3. Stage II: Multi-Turn RL with Reward Shaping
In the second stage, we augment the objective with the correctness of the first phase, as well as a bonus term to encourage correction:
\[\max _\theta \mathbb{E}_{\boldsymbol{x}_1, \boldsymbol{y}_1 \sim \pi_\theta(\cdot \mid x), \boldsymbol{y}_2 \sim \pi_\theta\left(\cdot \mid\left[x_1, p_1\right]\right)}\left[ \hat{r}\left(\boldsymbol{y}_1, \boldsymbol{y}^*\right) + \hat{r}\left(\boldsymbol{y}_2, \boldsymbol{y}^*\right) + \hat{r}\left(\boldsymbol{y}_2, \boldsymbol{y}^*\right) + \hat{b}\left(\boldsymbol{y}_2 \mid \boldsymbol{y}_1, \boldsymbol{y}^*\right) -\beta_1 D_{K L}\left(\pi_\theta\left(\cdot \mid \boldsymbol{x}_i\right)| | \pi_{\mathrm{ref}}\left(\cdot \mid \boldsymbol{x}_i\right)\right)\right],\]where the bonus term is defined as the improvement between the first and second attempts scaled by \(\alpha\), i.e
\[\hat{b}\left(\boldsymbol{y}_2 \mid \boldsymbol{y}_1, \boldsymbol{y}^*\right) = \alpha \cdot\left(\hat{r}\left(\boldsymbol{y}_2, \boldsymbol{y}^*\right)-\widehat{r}\left(\boldsymbol{y}_1, \boldsymbol{y}^*\right)\right).\]The goal of the bonus term is to discourage behavior collapse, and where the model just learns to output the correct answer on the first try.
4. Results
SoTA results:
I think a missing datapoint for comparison would be base model trained on RL to just maximize turn 1 or turn 2 results.
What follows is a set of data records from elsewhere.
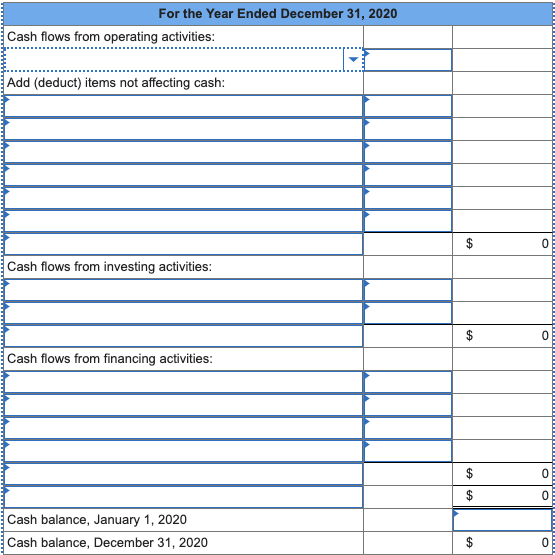 | For the Year Ended December 31, 2020 | | |
|---|---|---|
| Cash flows from operating activities: | | |
| | | |
| Add (deduct) items not affecting cash: | | |
| | | |
| | | |
| | | |
| | | |
| | | |
| | | |
| | | $ 0 |
| Cash flows from investing activities: | | |
| | | |
| | | |
| | | $ 0 |
| Cash flows from financing activities: | | |
| | | |
| | | |
| | | |
| | | |
| | | $ 0 |
| | | $ 0 |
| Cash balance, January 1, 2020 | | |
| Cash balance, December 31, 2020 | | $ 0 |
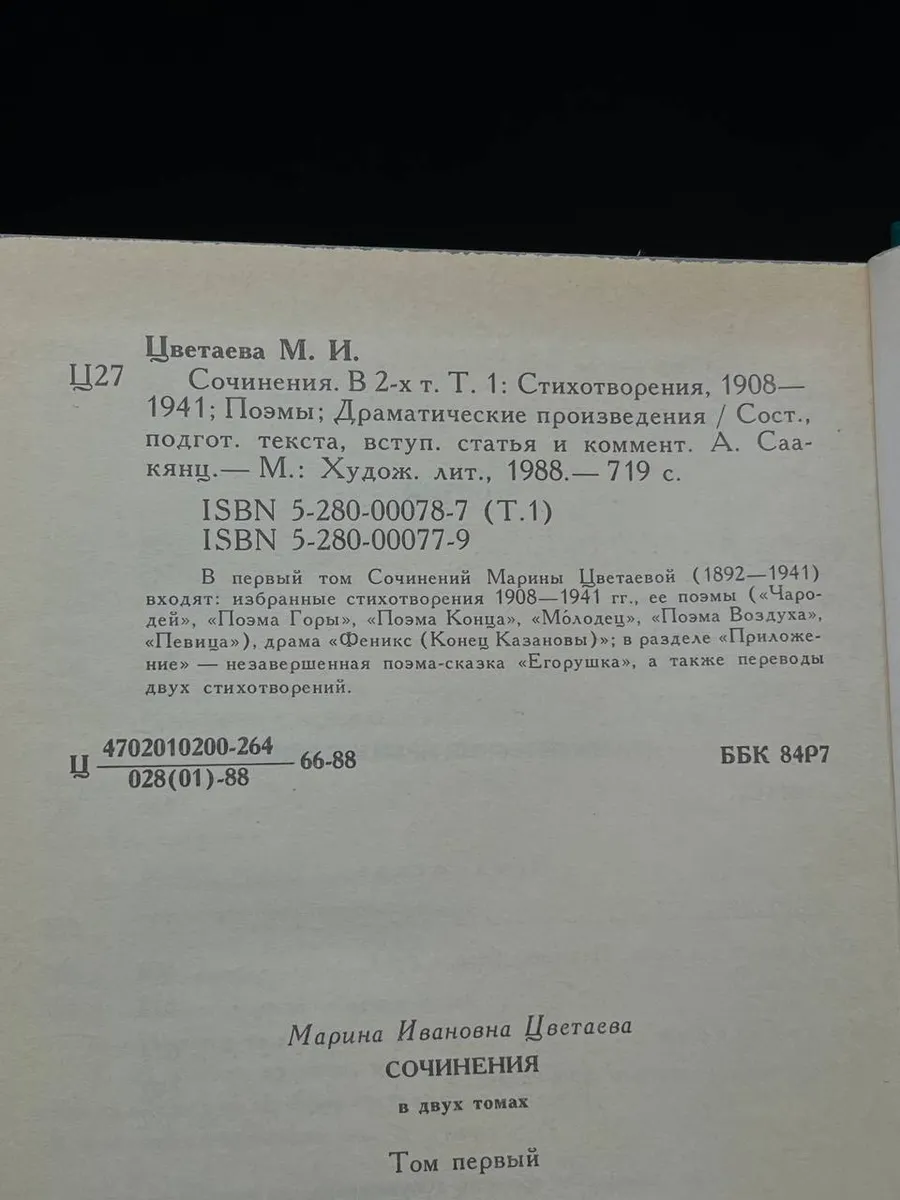 Цветаева М. И.

Ц27 Сочинения. В 2-х т. Т. 1: Стихотворения, 1908—1941; Поэмы; Драматические произведения / Сост., подгот. текста, вступ. статья и коммент. А. Саакянц.— М.: Худож. лит., 1988.— 719 с.

ISBN 5-280-00078-7 (Т.1)
ISBN 5-280-00077-9

В первый том Сочинений Марины Цветаевой (1892—1941) входят: избранные стихотворения 1908—1941 гг., ее поэмы («Чародей», «Поэма Горы», «Поэма Конца», «Мо́лодец», «Поэма Воздуха», «Певица»), драма «Феникс (Конец Казановы)»; в разделе «Приложение» — незавершенная поэма-сказка «Егорушка», а также переводы двух стихотворений.

Ц $\frac{4702010200-264}{028(01)-88}$ 66-88

ББК 84Р7

Марина Ивановна Цветаева
СОЧИНЕНИЯ
в двух томах
Том первый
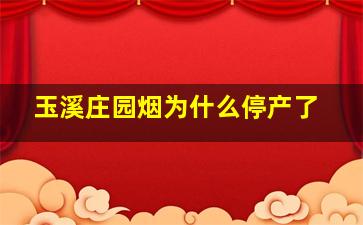 玉溪庄园烟为什么停产了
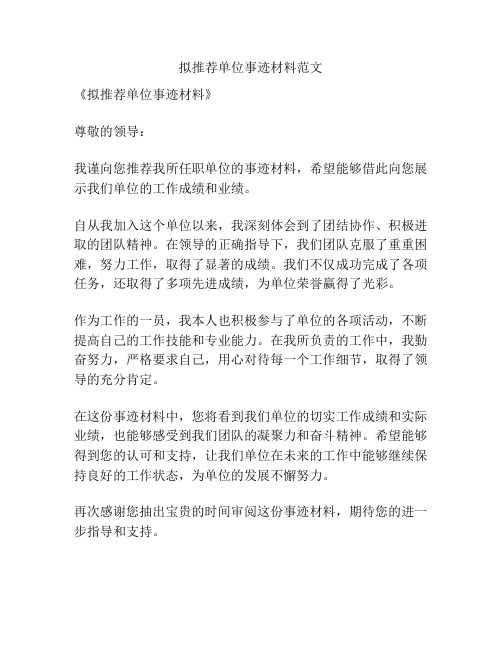 拟推荐单位事迹材料范文

《拟推荐单位事迹材料》

尊敬的领导：

我谨向您推荐我所任职单位的事迹材料，希望能够借此向您展示我们单位的工作成绩和业绩。

自从我加入这个单位以来，我深刻体会到了团结协作、积极进取的团队精神。在领导的正确指导下，我们团队克服了重重困难，努力工作，取得了显著的成绩。我们不仅成功完成了各项任务，还取得了多项先进成绩，为单位荣誉赢得了光彩。

作为工作的一员，我本人也积极参与了单位的各项活动，不断提高自己的工作技能和专业能力。在我所负责的工作中，我勤奋努力，严格要求自己，用心对待每一个工作细节，取得了领导的充分肯定。

在这份事迹材料中，您将看到我们单位的切实工作成绩和实际业绩，也能够感受到我们团队的凝聚力和奋斗精神。希望能够得到您的认可和支持，让我们单位在未来的工作中能够继续保持良好的工作状态，为单位的发展不懈努力。

再次感谢您抽出宝贵的时间审阅这份事迹材料，期待您的进一步指导和支持。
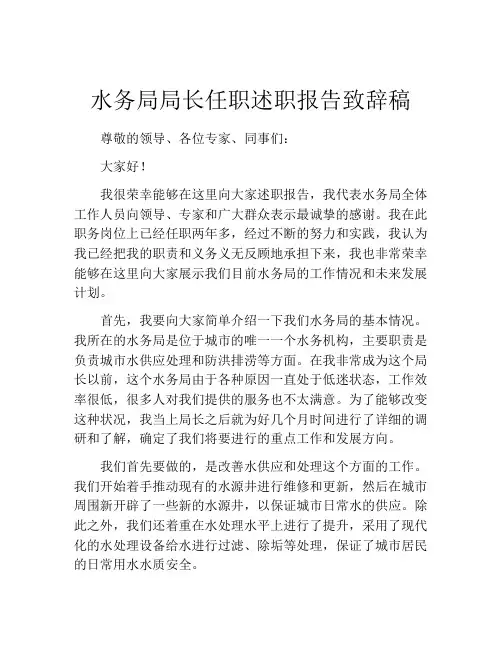 水务局局长任职述职报告致辞稿

尊敬的领导、各位专家、同事们：

大家好！

我很荣幸能够在这里向大家述职报告，我代表水务局全体工作人员向领导、专家和广大群众表示最诚挚的感谢。我在此职务岗位上已经任职两年多，经过不断的努力和实践，我认为我已经把我的职责和义务义无反顾地承担下来，我也非常荣幸能够在这里向大家展示我们目前水务局的工作情况和未来发展计划。

首先，我要向大家简单介绍一下我们水务局的基本情况。我所在的水务局是位于城市的唯一一个水务机构，主要职责是负责城市水供应处理和防洪排涝等方面。在我非常成为这个局长以前，这个水务局由于各种原因一直处于低迷状态，工作效率很低，很多人对我们提供的服务也不太满意。为了能够改变这种状况，我当上局长之后就为好几个月时间进行了详细的调研和了解，确定了我们将要进行的重点工作和发展方向。

我们首先要做的，是改善水供应和处理这个方面的工作。我们开始着手推动现有的水源井进行维修和更新，然后在城市周围新开辟了一些新的水源井，以保证城市日常水的供应。除此之外，我们还着重在水处理水平上进行了提升，采用了现代化的水处理设备给水进行过滤、除垢等处理，保证了城市居民的日常用水水质安全。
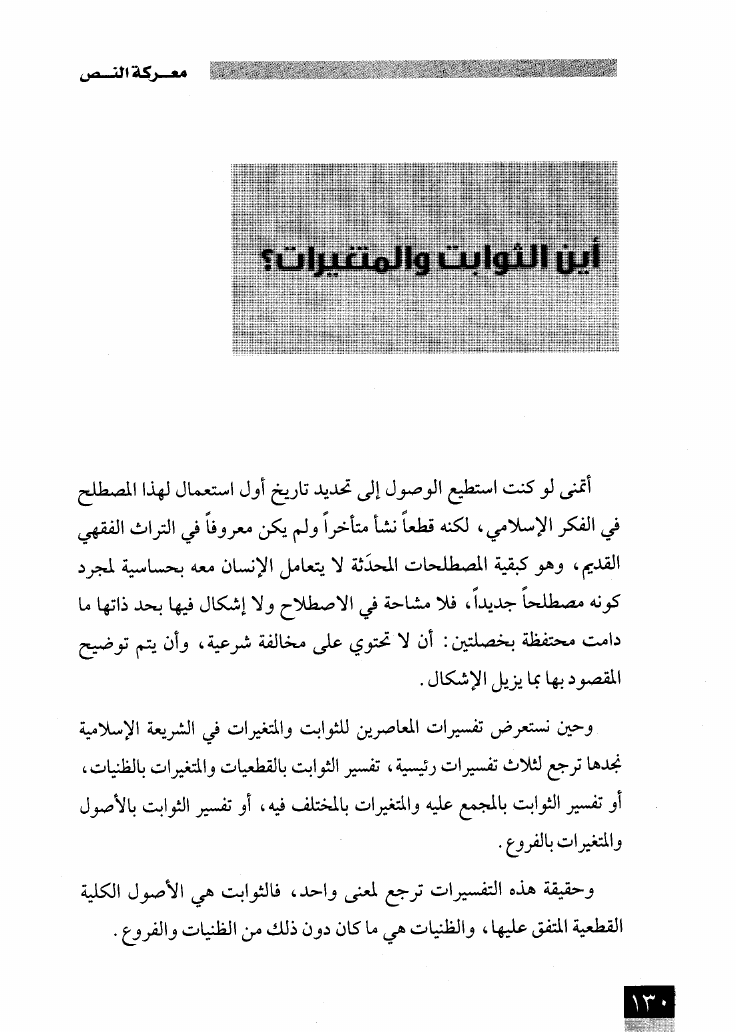 معركة النص

أين الثوابت والمتغيرات؟

أتمنى لو كنت استطيع الوصول إلى تحديد تاريخ أول استعمال لهذا المصطلح في الفكر الإسلامي، لكنه قطعاً نشأ متأخراً ولم يكن معروفاً في التراث الفقهي القديم، وهو كبقية المصطلحات المحدَثة لا يتعامل الإنسان معه بحساسية لمجرد كونه مصطلحاً جديداً، فلا مشاحة في الاصطلاح ولا إشكال فيها بحد ذاتها ما دامت محتفظة بخصلتين: أن لا تحتوي على مخالفة شرعية، وأن يتم توضيح المقصود بها بما يزيل الإشكال.

وحين نستعرض تفسيرات المعاصرين للثوابت والمتغيرات في الشريعة الإسلامية نجدها ترجع لثلاث تفسيرات رئيسية، تفسير الثوابت بالقطعيات والمتغيرات بالظنيات، أو تفسير الثوابت بالمجمع عليه والمتغيرات بالمختلف فيه، أو تفسير الثوابت بالأصول والمتغيرات بالفروع.

وحقيقة هذه التفسيرات ترجع لمعنى واحد، فالثوابت هي الأصول الكلية القطعية المتفق عليها، والظنيات هي ما كان دون ذلك من الظنيات والفروع.

١٣٠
It feels a bit unfair to use the base model as a baseline as it missed out on the additional juicy reasoning training all the other approaches had.
Most Glaring Deficiency
The conflicting objectives between maximizing correctness on turn 2 whilst desiring for an improvement between steps felt a bit awkward, especially with respect to the KL constraint on the base model on the first turn. This may limit the applicability of the approach for more large-scale RL in improving reasoning, if we do indeed want the model to learn and diverge away from the limited capabilities of the base model.
It is also not clear how this approach is extendable to more turns. It also requires the inclusion of the auxiliary instructions, which makes it not “truly” intrinsic.
Conclusions for Future Work
Reward shaping can be used to guide the model in elicit behaviors we’d like it to fundamentally learn, and not just perform superficial imitation of formats.